He paused and shook his head.
“Now we’re the same,” he said. “Cops, agents, don’t matter. All the fucking same. So my partner and me, we got to the harbor and they’re taking his body away. Wheeling him away with a sheet over him. They don’t want to leave a dead agent lying there in the road. But I saw the pictures later. Read the reports. Man didn’t even have his gun drawn. He gets out of the car and he’s already dead.”
Mason kept watching the man. He kept listening. He didn’t react in any way.
“I know there’s four of you in the trucks. Two trucks, two men each, one-in-four chance you pulled that trigger, right? One-in-four chance you gunned down a federal agent while you were running away. But you know it don’t matter. I don’t care. The law don’t care. You’re in the middle of a felony when he’s killed, so it’s felony murder. All four of you guys.”
Sandoval paused to look around the restaurant like he was checking to make sure nobody else was listening.

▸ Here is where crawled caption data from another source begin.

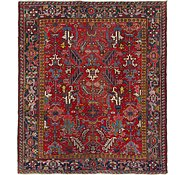 Link to 7' 7 x 8' 9 Heriz Persian Square Rug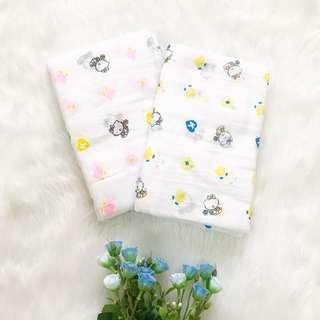 Gauze Diaper (Lampin) Hello Kitty Print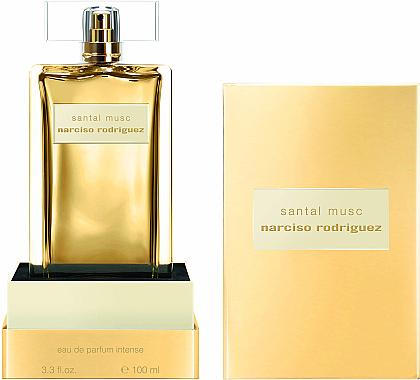 Narciso Rodriguez Santal Musc Intense - Eau de Parfum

“So two of you guys get away,” he said in a slightly lower voice. “A third man gets shot in the truck. That leaves one man to stand up for everybody. That’s you. Not how we want to close the case, but that’s what we got. It was something, right? We got one guy who can be accountable. One guy I can take back to Sean Wright’s family, say, Here, this guy’s gonna pay for it. Your whole family got torn apart, and this don’t bring him back. But here’s one man. You can see him pay for it.”
Sandoval leaned back in his chair and took a breath. Then he leaned forward again.
“Elizabeth Wright,” he said. “That’s his wife. Married seven years then. They got two kids. Sean Junior, he’s nine years old. Sarah’s eight. They’re four years old, three years old when their father got killed. You can’t imagine, Mason, what that’s like, seeing those kids when we got that case. I got a boy and a girl, too. Exact same ages. My son and Sean, they play ball together now. This team I coach, I got Sean on there. I talk to him all the time, make sure he’s doing okay. Sarah, I don’t get to talk to. She still don’t say much to anybody. Eight years old, Mason, girl just sitting there, staring off into space. Breaks your heart.”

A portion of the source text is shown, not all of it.